▸ **Request 1**: Find every line in the records that contains the string "Камбоджа", and copy each of those lines out in full.

▸ **Given text**:
====

3.3 All about aesthetics, part 3

Now that you’ve got some practice with incrementally building up plots, you can try to do it from scratch! The mtcars dataset is pre-loaded in the workspace.

3.3.1 Instructions

Use ggplot() to create a basic scatter plot. Inside aes(), map wt onto x and mpg onto y. Typically, you would say “mpg described by wt” or “mpg vs wt”, but in aes(), it’s x first, y second. Use geom_point() to make three scatter plots:

  • cyl on size
  • cyl on alpha
  • cyl on shape

Try this last variant:

  • cyl on label. In order to correctly show the test (i.e. label), use geom_text().

3.4 All about attributes, part 1

You can use all the aesthetics as attributes. Let’s see how this works with the aesthetics you used in the previous exercises: x, y, color, fill, size, alpha, label and shape.

This time you’ll use these arguments to set attributes of the plot, not aesthetics. However, there are some pitfalls you’ll have to watch out for: these attributes can overwrite the aesthetics of your plot!

A word about shapes: In the exercise “All about aesthetics, part 2”, you saw that shape = 21 results in a point that has a fill and an outline. Shapes in R can have a value from 1-25. Shapes 1-20 can only accept a color aesthetic, but shapes 21-25 have both a color and a fill aesthetic. See the pch argument in par() for further discussion.

====

▸ **Listed entries**:
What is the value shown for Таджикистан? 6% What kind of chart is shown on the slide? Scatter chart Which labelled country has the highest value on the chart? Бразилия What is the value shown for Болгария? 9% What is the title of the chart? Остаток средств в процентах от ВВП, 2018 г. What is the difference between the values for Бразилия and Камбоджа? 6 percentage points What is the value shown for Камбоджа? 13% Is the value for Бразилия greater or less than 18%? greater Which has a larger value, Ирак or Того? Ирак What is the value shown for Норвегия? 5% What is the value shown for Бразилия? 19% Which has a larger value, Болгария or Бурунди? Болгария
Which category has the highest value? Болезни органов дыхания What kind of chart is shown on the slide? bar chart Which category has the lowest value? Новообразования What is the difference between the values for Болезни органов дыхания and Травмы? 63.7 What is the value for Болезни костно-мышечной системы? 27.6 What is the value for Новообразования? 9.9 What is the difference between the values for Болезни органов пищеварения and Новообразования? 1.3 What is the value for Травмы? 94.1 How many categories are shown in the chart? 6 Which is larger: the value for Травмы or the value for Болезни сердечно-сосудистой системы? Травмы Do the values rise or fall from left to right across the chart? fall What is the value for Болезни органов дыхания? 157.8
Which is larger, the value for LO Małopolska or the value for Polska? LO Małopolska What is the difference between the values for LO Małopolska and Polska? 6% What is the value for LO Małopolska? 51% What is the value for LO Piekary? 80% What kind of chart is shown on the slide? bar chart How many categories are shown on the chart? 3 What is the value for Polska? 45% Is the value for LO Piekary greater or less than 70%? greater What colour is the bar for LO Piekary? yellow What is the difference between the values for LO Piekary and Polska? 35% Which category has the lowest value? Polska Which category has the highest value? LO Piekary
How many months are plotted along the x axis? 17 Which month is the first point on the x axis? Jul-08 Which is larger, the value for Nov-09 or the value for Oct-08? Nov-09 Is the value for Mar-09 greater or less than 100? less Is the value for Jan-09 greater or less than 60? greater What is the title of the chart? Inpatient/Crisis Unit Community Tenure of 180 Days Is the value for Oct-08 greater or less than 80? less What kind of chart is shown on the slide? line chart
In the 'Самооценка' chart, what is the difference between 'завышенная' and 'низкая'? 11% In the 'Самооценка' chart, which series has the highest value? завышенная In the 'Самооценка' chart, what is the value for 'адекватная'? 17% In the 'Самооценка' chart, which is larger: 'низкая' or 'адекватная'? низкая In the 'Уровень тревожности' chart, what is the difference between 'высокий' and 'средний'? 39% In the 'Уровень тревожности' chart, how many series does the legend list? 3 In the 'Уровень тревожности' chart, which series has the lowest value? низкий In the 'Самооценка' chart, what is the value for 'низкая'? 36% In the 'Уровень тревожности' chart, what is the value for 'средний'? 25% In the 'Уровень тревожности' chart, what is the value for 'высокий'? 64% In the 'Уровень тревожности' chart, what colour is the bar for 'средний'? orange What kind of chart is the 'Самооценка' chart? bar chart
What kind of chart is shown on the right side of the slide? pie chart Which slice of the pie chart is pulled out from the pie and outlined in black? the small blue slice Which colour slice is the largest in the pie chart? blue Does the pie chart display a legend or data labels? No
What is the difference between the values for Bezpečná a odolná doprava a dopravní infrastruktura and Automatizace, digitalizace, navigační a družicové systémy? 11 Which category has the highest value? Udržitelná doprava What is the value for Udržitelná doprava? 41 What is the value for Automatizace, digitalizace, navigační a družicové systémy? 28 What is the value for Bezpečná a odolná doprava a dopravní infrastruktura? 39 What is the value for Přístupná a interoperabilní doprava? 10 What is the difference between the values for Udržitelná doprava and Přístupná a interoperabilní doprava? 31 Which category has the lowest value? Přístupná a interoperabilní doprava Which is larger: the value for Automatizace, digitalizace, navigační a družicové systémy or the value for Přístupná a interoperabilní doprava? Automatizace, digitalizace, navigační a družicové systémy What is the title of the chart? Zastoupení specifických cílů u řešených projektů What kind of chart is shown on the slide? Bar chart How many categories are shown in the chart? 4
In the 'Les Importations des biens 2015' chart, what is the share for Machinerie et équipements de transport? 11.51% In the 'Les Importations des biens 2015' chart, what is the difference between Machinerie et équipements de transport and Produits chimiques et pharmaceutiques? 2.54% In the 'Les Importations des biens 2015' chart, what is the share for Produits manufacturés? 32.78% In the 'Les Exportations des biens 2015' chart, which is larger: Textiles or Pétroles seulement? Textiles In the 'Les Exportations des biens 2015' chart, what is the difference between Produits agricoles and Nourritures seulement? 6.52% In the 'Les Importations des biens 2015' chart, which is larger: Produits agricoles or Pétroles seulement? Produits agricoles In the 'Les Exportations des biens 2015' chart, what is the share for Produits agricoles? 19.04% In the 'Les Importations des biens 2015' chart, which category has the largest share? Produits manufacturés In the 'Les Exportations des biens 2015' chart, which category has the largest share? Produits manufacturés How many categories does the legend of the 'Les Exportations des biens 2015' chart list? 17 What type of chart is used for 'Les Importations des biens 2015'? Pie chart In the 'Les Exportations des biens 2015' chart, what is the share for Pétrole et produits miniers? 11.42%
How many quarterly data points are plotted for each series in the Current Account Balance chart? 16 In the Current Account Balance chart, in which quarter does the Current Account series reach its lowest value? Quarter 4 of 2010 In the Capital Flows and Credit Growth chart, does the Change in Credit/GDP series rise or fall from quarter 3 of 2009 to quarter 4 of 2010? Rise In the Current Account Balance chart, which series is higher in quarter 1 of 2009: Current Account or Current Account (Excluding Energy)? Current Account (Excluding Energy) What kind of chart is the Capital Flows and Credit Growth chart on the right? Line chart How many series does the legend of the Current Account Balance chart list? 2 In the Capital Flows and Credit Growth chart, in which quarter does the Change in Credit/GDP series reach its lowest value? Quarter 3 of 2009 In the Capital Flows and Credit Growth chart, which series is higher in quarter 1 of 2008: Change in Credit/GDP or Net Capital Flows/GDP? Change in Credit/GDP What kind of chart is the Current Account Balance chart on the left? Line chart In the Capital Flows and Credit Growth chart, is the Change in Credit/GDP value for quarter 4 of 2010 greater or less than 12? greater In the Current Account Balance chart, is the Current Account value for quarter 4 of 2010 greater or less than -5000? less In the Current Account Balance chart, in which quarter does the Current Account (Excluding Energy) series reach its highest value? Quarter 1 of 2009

====

▸ **Request 2**: For each statement, answer yes or no on whether it agrees with the ggplot exercise text, and quote the words of the text that decide it. (a) Shapes 21-25 have both a color and a fill aesthetic. (b) Inside aes(), y is given first and x second. (c) The label variant should be drawn with geom_point().

▸ **Result 1**:
What is the value shown for Таджикистан? 6% What kind of chart is shown on the slide? Scatter chart Which labelled country has the highest value on the chart? Бразилия What is the value shown for Болгария? 9% What is the title of the chart? Остаток средств в процентах от ВВП, 2018 г. What is the difference between the values for Бразилия and Камбоджа? 6 percentage points What is the value shown for Камбоджа? 13% Is the value for Бразилия greater or less than 18%? greater Which has a larger value, Ирак or Того? Ирак What is the value shown for Норвегия? 5% What is the value shown for Бразилия? 19% Which has a larger value, Болгария or Бурунди? Болгария

▸ **Result 2**:
(a) Yes: "shapes 21-25 have both a color and a fill aesthetic"
(b) No: "in aes(), it’s x first, y second"
(c) No: "use geom_text()"